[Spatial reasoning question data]

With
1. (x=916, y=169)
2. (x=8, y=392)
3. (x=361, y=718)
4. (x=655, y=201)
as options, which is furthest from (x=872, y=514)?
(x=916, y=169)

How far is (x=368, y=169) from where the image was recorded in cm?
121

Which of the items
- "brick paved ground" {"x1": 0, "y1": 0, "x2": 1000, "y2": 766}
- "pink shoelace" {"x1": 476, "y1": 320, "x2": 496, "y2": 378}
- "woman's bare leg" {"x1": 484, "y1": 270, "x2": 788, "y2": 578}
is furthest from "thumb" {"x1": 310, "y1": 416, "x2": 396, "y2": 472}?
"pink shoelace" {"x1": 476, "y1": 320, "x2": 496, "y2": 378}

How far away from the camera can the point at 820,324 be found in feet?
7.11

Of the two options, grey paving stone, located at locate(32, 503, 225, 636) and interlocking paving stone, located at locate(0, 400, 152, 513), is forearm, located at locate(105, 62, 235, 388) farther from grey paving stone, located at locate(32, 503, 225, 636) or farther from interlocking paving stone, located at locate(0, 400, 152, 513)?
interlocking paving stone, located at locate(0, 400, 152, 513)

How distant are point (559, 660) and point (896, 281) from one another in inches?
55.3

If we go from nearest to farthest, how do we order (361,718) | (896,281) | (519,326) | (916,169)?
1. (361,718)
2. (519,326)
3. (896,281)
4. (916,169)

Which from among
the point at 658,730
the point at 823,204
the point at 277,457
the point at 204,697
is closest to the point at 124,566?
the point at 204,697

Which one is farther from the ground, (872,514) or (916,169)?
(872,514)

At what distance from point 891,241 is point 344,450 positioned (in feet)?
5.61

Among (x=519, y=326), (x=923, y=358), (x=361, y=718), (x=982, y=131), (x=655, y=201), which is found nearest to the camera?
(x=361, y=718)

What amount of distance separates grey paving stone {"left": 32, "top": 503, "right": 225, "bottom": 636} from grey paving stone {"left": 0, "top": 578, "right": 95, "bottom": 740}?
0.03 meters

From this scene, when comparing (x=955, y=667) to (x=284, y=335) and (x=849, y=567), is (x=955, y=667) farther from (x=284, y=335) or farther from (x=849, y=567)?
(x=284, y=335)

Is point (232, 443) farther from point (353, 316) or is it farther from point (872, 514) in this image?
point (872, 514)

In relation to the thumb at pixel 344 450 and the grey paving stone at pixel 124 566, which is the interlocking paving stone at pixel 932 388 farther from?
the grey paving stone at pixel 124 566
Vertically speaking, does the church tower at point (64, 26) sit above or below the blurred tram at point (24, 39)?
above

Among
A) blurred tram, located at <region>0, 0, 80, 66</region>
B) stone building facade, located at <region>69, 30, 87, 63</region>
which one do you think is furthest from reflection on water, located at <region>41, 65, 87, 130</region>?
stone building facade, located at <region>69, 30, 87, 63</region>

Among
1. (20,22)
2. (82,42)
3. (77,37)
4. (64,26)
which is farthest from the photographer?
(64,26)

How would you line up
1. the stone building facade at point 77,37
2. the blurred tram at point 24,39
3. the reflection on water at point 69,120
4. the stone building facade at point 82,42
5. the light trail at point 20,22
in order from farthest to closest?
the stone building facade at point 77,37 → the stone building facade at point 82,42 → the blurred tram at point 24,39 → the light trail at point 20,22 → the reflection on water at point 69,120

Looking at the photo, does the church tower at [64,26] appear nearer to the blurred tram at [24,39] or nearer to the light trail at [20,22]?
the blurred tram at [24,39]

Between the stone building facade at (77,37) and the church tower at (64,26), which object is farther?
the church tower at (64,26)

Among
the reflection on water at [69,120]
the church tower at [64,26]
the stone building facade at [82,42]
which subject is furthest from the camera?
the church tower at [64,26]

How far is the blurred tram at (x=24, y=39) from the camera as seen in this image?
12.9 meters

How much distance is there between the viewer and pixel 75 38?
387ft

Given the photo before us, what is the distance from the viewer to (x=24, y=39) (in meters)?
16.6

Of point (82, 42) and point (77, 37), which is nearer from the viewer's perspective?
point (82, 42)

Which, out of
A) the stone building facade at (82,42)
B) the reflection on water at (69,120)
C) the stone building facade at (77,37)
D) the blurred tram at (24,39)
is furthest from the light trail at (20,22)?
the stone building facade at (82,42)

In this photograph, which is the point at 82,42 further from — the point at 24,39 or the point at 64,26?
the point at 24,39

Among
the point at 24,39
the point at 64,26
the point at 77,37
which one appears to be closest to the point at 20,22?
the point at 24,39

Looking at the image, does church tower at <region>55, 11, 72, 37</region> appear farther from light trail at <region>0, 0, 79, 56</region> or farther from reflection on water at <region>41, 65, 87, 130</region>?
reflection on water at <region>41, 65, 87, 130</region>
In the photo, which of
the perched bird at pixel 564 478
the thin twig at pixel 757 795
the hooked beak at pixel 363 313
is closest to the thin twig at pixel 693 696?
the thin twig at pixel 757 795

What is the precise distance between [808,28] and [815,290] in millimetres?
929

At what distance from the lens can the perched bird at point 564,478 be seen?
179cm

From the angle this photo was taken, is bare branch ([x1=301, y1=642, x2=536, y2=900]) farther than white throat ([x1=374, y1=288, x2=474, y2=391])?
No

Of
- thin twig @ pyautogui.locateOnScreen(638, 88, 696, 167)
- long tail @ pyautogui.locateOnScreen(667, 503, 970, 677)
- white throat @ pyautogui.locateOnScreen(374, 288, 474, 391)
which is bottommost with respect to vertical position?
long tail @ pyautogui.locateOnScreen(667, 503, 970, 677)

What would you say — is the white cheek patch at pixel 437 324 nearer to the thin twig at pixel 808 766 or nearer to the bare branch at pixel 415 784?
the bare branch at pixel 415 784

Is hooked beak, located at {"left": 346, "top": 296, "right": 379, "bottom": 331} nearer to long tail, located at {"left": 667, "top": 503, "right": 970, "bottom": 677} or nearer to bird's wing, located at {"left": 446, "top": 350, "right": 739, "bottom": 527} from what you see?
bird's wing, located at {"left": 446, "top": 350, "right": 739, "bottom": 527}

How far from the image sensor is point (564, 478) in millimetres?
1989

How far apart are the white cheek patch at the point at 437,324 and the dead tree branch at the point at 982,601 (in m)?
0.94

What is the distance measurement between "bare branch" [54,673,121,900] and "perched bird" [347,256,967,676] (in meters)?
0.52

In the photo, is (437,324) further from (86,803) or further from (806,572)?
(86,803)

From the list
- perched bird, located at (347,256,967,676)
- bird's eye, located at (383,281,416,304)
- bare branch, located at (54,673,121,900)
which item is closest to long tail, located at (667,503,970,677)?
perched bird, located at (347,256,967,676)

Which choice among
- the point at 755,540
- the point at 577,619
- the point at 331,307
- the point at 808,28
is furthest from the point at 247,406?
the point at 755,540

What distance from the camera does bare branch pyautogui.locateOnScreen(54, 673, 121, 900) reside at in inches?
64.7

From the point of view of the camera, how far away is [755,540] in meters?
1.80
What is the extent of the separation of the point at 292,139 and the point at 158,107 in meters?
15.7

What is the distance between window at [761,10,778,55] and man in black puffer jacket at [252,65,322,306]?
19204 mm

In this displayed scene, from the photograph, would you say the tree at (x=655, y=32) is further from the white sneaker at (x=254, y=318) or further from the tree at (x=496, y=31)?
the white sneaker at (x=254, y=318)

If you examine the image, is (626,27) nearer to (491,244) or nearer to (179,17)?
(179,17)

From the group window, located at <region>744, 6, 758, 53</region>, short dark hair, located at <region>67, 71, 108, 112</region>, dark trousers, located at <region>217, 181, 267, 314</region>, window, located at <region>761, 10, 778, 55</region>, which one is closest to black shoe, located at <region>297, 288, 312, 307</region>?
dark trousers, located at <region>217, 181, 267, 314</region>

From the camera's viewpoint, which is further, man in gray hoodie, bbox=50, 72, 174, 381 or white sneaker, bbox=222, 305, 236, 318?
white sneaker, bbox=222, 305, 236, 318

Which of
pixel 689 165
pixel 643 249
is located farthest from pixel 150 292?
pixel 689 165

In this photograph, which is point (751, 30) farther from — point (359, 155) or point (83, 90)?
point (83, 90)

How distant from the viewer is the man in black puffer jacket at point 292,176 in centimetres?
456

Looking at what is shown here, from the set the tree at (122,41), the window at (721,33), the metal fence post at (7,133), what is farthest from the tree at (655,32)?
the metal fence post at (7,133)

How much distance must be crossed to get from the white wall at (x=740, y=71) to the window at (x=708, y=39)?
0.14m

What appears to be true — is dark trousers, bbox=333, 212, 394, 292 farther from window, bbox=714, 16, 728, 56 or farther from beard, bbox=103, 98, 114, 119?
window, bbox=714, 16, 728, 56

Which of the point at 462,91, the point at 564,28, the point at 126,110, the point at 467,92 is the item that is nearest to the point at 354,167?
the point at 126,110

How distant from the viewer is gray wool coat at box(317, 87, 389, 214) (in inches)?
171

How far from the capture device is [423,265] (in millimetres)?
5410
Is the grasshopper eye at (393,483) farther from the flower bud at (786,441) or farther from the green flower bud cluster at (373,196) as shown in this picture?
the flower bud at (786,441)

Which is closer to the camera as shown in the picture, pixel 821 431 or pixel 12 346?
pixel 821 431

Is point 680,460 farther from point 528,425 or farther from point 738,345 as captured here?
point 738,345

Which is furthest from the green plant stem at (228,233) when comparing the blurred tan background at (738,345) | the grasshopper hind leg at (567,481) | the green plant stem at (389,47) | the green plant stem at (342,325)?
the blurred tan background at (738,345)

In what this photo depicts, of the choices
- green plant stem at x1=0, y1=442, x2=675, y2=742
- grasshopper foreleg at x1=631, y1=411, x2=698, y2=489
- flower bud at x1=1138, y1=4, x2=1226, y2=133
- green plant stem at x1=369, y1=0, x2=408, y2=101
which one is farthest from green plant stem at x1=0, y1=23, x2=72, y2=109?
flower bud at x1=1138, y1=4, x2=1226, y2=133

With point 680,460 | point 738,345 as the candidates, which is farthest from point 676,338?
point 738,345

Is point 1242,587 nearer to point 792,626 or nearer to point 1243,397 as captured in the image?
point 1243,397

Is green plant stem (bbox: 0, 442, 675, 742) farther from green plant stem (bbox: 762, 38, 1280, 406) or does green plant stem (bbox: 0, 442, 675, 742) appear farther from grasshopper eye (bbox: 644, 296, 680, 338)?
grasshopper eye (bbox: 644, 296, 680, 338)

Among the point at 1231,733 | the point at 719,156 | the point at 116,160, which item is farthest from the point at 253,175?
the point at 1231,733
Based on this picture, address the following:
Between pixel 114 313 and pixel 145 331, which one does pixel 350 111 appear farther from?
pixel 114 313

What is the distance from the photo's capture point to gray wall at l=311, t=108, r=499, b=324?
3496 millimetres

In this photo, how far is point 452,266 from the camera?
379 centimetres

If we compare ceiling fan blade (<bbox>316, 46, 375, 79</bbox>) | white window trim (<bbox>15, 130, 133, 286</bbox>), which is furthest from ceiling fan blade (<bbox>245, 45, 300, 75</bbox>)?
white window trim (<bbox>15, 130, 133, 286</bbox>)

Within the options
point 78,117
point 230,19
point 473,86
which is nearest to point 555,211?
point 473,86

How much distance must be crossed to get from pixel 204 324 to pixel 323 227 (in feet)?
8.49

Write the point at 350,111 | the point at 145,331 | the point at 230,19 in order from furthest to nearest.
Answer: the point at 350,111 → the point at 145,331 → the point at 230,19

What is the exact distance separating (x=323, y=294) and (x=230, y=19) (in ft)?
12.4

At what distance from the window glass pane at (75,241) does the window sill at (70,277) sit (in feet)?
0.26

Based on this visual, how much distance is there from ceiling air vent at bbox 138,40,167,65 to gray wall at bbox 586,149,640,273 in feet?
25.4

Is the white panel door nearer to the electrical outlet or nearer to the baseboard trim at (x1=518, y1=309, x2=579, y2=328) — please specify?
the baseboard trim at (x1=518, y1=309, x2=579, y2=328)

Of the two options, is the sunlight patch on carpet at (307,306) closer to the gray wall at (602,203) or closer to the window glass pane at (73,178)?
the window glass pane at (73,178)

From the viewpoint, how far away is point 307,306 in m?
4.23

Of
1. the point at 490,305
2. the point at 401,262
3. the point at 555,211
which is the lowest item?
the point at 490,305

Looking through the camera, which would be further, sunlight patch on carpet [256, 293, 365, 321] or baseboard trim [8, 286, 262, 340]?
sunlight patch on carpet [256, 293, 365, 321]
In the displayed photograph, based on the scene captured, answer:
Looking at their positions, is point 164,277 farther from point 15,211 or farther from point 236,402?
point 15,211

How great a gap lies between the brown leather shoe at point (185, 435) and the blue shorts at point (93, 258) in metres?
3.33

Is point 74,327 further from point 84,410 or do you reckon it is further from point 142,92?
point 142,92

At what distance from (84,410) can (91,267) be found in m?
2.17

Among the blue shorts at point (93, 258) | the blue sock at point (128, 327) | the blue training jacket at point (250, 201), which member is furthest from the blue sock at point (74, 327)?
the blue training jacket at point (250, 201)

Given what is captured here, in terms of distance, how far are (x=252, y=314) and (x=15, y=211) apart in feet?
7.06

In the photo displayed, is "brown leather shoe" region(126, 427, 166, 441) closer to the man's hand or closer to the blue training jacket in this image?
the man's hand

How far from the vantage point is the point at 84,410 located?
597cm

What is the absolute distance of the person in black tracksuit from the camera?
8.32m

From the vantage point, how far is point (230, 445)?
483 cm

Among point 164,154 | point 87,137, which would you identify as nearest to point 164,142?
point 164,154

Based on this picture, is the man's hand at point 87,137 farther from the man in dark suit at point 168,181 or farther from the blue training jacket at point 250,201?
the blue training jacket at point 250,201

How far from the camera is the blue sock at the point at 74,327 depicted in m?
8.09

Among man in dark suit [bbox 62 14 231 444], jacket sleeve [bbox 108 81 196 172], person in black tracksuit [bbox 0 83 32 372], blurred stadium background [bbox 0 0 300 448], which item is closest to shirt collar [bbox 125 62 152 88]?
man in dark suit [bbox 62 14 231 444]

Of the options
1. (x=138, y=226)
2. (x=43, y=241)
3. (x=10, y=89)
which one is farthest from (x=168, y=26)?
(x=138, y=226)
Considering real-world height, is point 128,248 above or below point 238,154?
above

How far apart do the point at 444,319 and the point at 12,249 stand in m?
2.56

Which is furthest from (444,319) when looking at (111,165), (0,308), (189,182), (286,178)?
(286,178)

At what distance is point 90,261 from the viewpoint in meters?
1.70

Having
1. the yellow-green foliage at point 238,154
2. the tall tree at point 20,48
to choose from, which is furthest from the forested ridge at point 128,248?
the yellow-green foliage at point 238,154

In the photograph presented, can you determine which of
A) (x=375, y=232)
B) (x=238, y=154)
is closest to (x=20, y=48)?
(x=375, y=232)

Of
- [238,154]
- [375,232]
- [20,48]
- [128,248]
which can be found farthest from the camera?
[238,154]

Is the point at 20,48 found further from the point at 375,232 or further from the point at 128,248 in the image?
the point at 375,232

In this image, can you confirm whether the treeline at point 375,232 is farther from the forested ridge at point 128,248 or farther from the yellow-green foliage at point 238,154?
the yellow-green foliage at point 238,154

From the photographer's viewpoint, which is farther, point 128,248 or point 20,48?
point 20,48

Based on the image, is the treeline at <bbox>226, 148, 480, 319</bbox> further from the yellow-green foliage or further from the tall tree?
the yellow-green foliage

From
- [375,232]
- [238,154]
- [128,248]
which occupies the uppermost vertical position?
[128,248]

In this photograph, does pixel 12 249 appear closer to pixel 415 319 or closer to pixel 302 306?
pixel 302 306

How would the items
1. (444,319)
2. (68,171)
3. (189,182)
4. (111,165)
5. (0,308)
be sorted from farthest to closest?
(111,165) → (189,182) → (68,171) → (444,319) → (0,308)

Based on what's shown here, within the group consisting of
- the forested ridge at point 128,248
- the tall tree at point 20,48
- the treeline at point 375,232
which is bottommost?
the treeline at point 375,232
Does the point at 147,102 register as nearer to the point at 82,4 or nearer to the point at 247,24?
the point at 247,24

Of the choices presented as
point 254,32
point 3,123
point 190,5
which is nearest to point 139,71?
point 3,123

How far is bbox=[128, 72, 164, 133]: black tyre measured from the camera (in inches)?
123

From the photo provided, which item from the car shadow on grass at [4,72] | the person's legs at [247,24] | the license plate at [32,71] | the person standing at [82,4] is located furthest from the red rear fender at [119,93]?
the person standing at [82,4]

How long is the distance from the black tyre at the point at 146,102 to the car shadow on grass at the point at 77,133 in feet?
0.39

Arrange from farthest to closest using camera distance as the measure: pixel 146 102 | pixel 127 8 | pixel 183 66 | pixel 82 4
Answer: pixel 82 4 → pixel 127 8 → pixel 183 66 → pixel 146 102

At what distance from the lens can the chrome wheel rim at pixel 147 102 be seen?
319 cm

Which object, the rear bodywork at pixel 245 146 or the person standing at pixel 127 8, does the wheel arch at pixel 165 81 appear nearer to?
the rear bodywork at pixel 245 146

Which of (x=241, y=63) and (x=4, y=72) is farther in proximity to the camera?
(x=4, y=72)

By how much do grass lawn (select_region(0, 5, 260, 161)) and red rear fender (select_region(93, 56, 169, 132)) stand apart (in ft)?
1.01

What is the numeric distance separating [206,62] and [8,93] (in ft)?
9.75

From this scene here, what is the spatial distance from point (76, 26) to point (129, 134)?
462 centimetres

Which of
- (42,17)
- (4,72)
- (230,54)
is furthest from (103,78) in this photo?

**INSTRUCTIONS TO FOLLOW**
Edit the items from the beginning through the line containing "4. (916,169)" by replacing "furthest" with "farthest" and leaving everything else unchanged.

**RESULT OF THE TASK**
With
1. (x=916, y=169)
2. (x=8, y=392)
3. (x=361, y=718)
4. (x=655, y=201)
as options, which is farthest from (x=872, y=514)?
(x=916, y=169)

How far is (x=368, y=169) from where the image was recorded in cm?
121

Which of the items
- "brick paved ground" {"x1": 0, "y1": 0, "x2": 1000, "y2": 766}
- "pink shoelace" {"x1": 476, "y1": 320, "x2": 496, "y2": 378}
- "woman's bare leg" {"x1": 484, "y1": 270, "x2": 788, "y2": 578}
is farthest from "thumb" {"x1": 310, "y1": 416, "x2": 396, "y2": 472}?
"pink shoelace" {"x1": 476, "y1": 320, "x2": 496, "y2": 378}

How far away from the camera can the point at 820,324 be found in feet?
7.11

Of the two options, grey paving stone, located at locate(32, 503, 225, 636) and interlocking paving stone, located at locate(0, 400, 152, 513), is forearm, located at locate(105, 62, 235, 388) farther from grey paving stone, located at locate(32, 503, 225, 636) or farther from interlocking paving stone, located at locate(0, 400, 152, 513)?
interlocking paving stone, located at locate(0, 400, 152, 513)

How distant are point (559, 660) and point (896, 281) from one another in inches?
55.3

If we go from nearest to farthest, how do we order (361,718) | (896,281) | (519,326) | (916,169)?
1. (361,718)
2. (519,326)
3. (896,281)
4. (916,169)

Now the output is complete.